Aaron Houston, the executive director of Students for Sensible Drug Policy, said that Facebook was out of touch with its customers.
“Their business will suffer if they don’t reverse this decision. We’re way beyond reefer madness and censorship. Facebook should get with the times,” he said.
While Facebook is banning the ad, a number of conservative and liberal blogs and news outlets have agreed to run it beginning on Tuesday. The Nation, The New Republic, Human Events, Red State, Antiwar, Reason, Drug War Rant, Stop The Drug War, Daily Paul, Lew Rockwell, The Young Turks, MyDD, AmericaBlog, Pam’s House Blend and Raw Story are among them.
To protest Facebook’s decision, Just Say Now is launching, naturally, a Facebook petition, cognizant that the social networking company often responds to user feedback. The group is also asking people to replace their profile picture with an image of a censored pot leaf.
“By censoring marijuana leaves, Facebook is banning political speech. This is unfair, and unacceptable,” reads the petition. “Facebook should reverse its decision and allow the free discussion of U.S. drug policy that the country is ready for.”
UPDATE: The Libertarian Party has had the same problem. Spokesman Kyle Hartz emailed HuffPost to say that after initially approving the ad, Facebook reversed its decision and censored the ad on July 23rd.
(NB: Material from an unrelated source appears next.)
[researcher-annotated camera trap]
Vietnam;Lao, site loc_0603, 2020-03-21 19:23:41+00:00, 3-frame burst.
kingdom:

“Thanks for writing in to us,” a Facebook representative wrote to the party. “I took a look at your account and noticed that the content advertised by this ad is prohibited. We reserve the right to determine what advertising we accept, and we may choose to not accept ads containing or relating to certain products or services. We do not allow ads for marijuana or political ads for the promotion of marijuana and will not allow the creation of any further Facebook Ads for this product. We appreciate your cooperation with this policy.”
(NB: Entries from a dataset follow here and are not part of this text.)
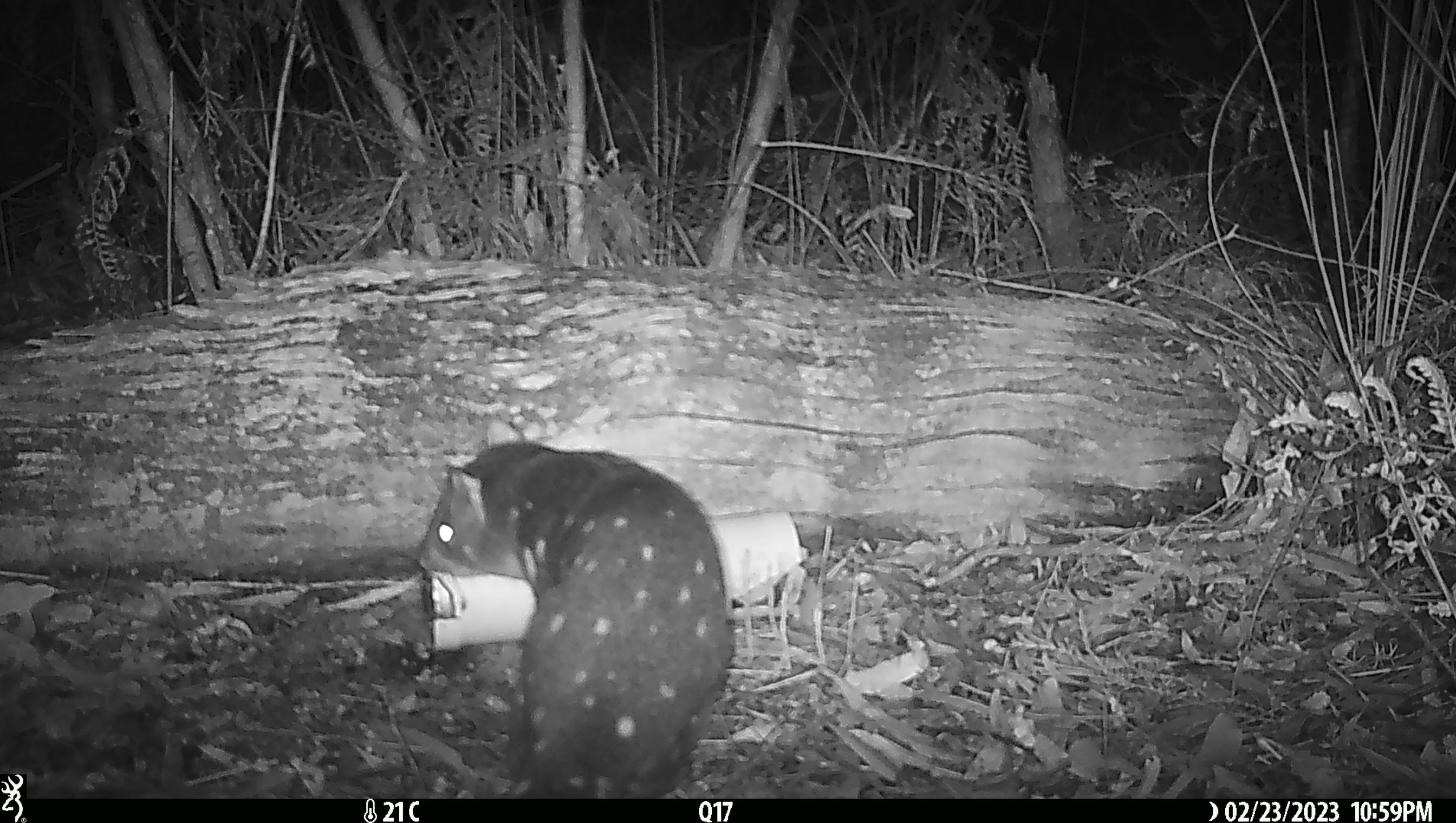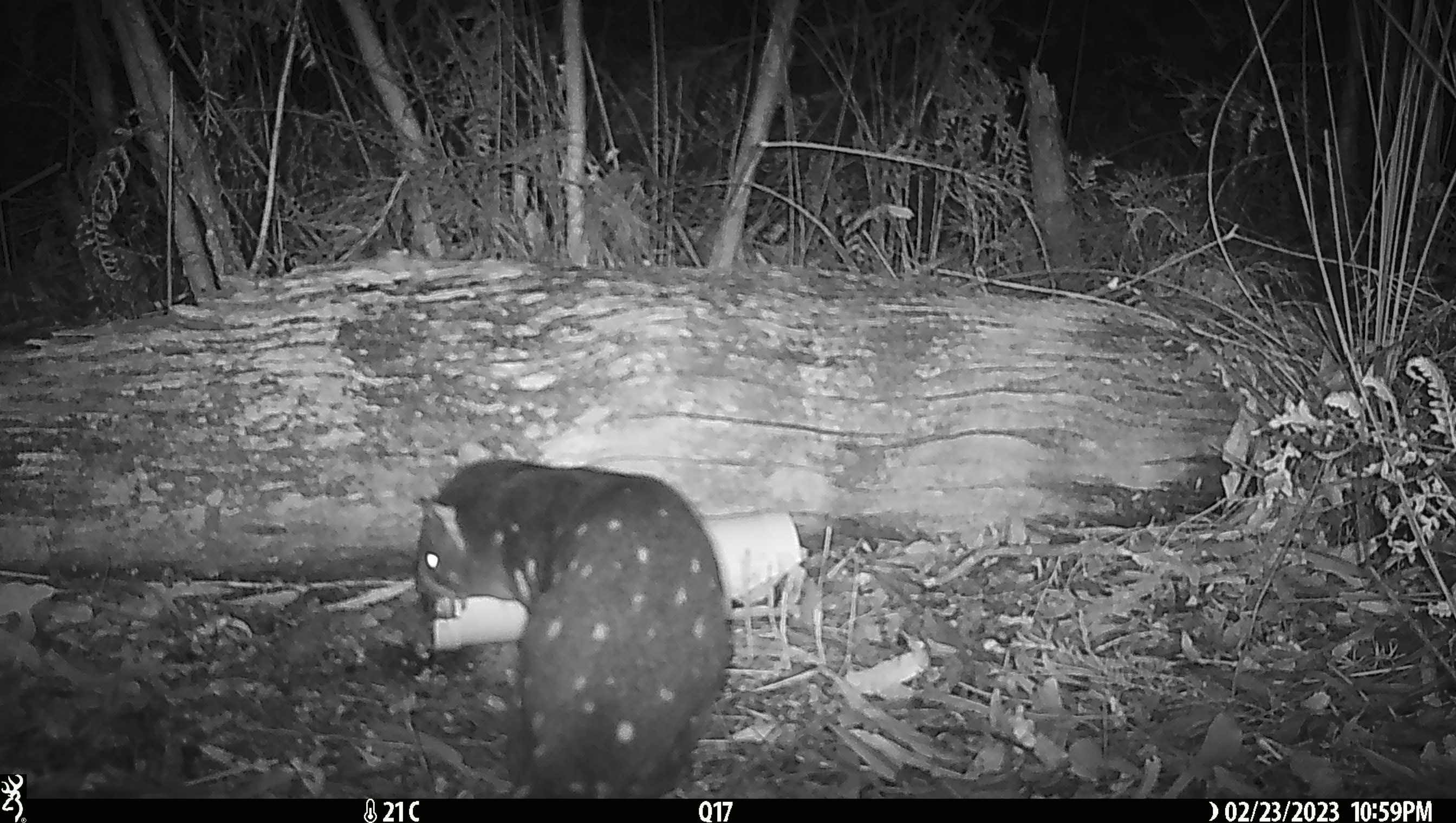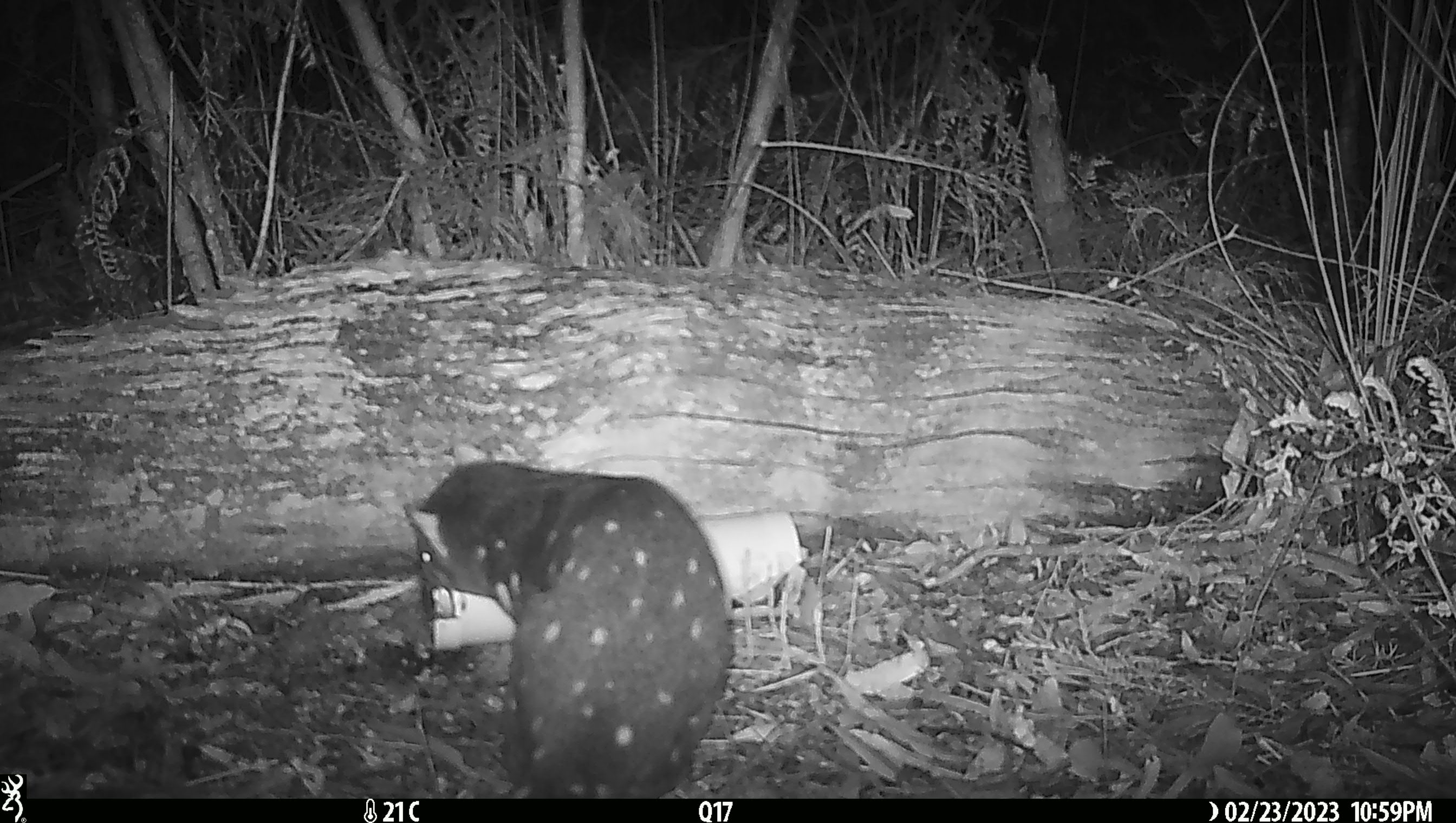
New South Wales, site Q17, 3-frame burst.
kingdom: Animalia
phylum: Chordata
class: Mammalia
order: Dasyuromorphia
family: Dasyuridae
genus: Dasyurus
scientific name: Dasyurus maculatus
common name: spotted-tailed quoll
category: quoll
UPDATE II: Facebook spokesman Noyes says in a statement: “The image in question was no longer acceptable for use in Facebook ads. The image of a marijuana leaf is classified with all smoking products and therefore is not acceptable under our policies.”
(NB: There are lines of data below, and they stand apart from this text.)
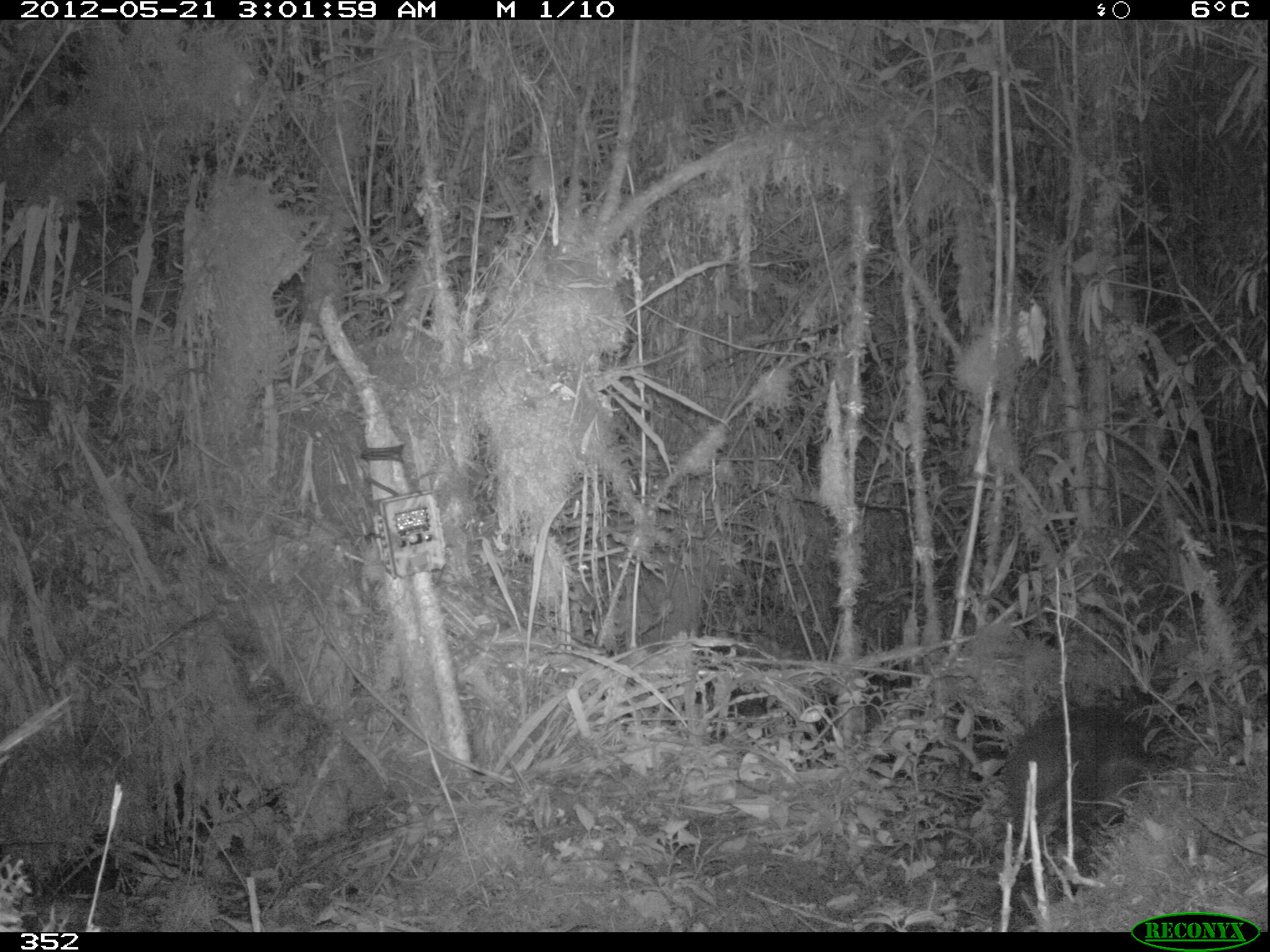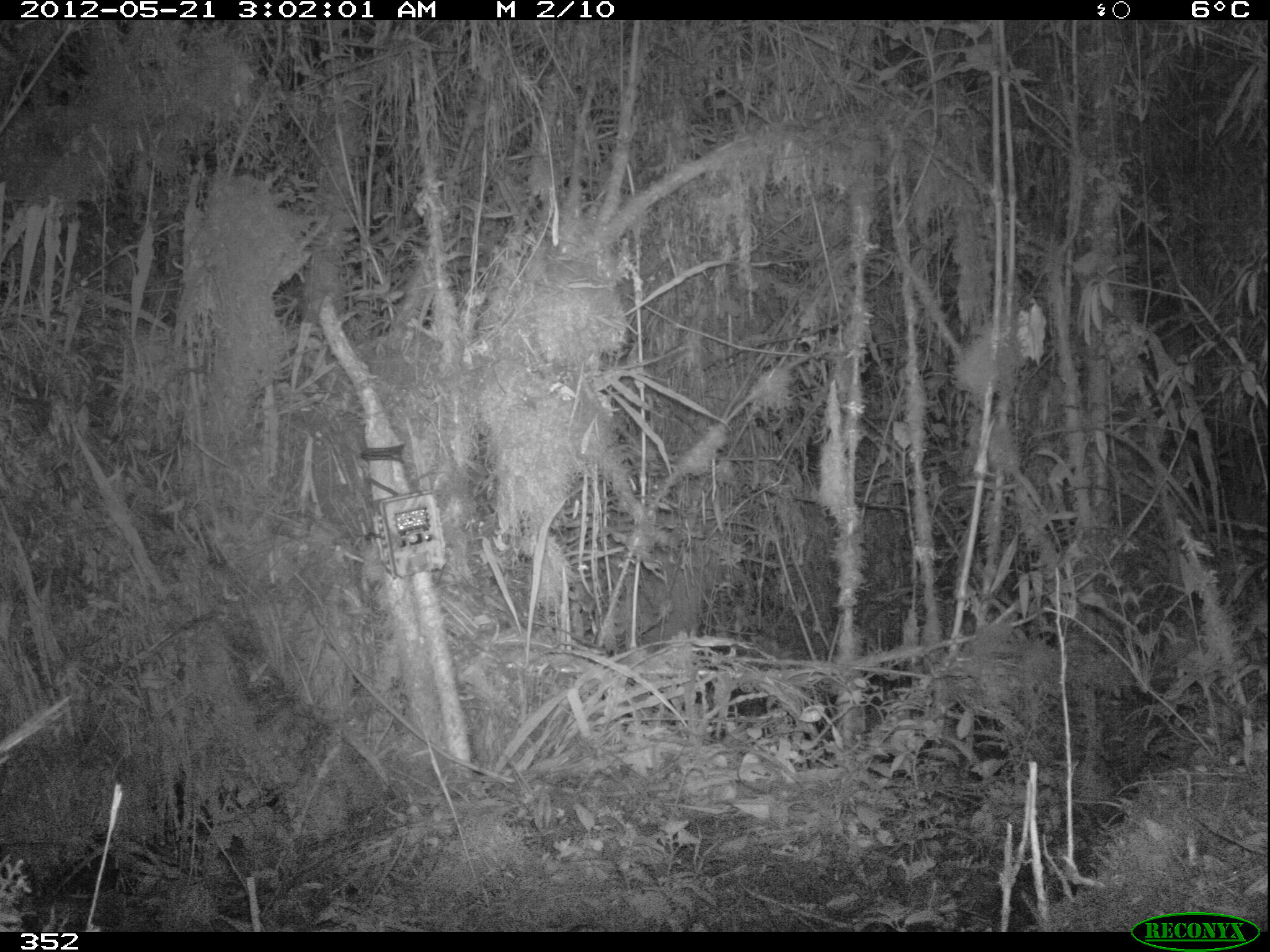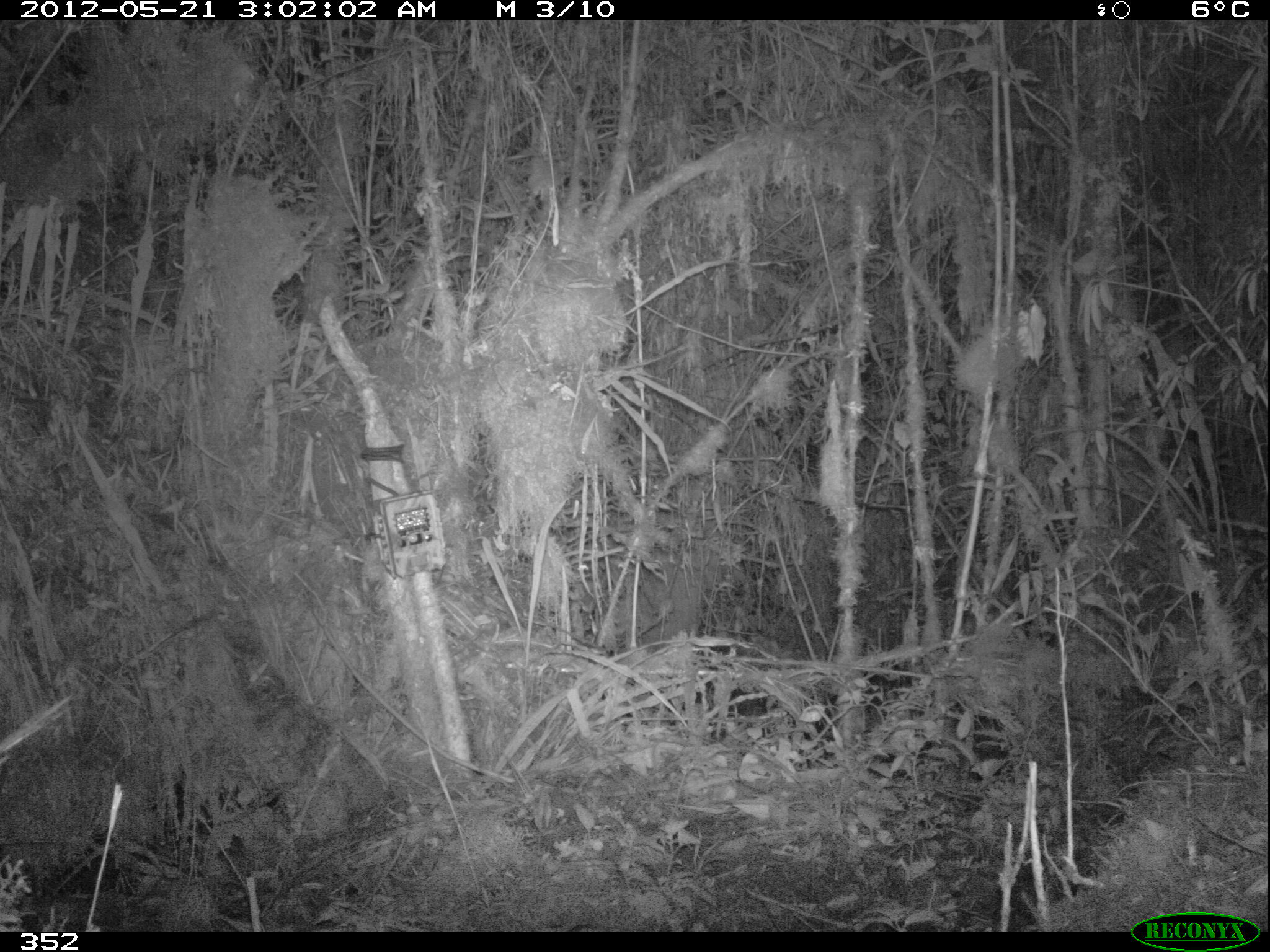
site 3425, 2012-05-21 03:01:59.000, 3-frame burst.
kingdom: Animalia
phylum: Chordata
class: Mammalia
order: Rodentia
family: Cuniculidae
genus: Cuniculus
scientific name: Cuniculus taczanowskii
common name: mountain paca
UPDATE III: Facebook objects to the pot leaf under medical circumstances, as well. As Washington, D.C.’s city council was debating how to write regulations to permit the cultivation and sale of medical marijuana, the District of Columbia Patients’ Cooperative took out Facebook ads to encourage city residents to attend the hearings, the cooperative’s Nikolas Schiller tells HuffPost. Facebook shut it down, though the hearings went on regardless. The ads contained a pot leaf and were, like the others, initially approved and later rejected.
“The aim of the District of Columbia Patients’ Cooperative use of targeted Facebook ads was to engender community support for the DC medical cannabis law which had been placed on ice for 12 years by Congress,” said Schiller. “We created the ads to target those on Facebook who are sympathetic to the subject and might be interested in coming to District Council hearings and meeting with elected officials. While we were able to organize through Facebook, our efforts were severely hampered by Facebook’s continued rejection of our ads. The ads ran between between January and May 2010, with the final rejection on May 10th–the ad stated “Have you spoken to your doctor yet? You will soon be able to use medical marijuana with a recommendation from your doctor!” and contained a cannabis leaf with the DC flag superimposed over it.”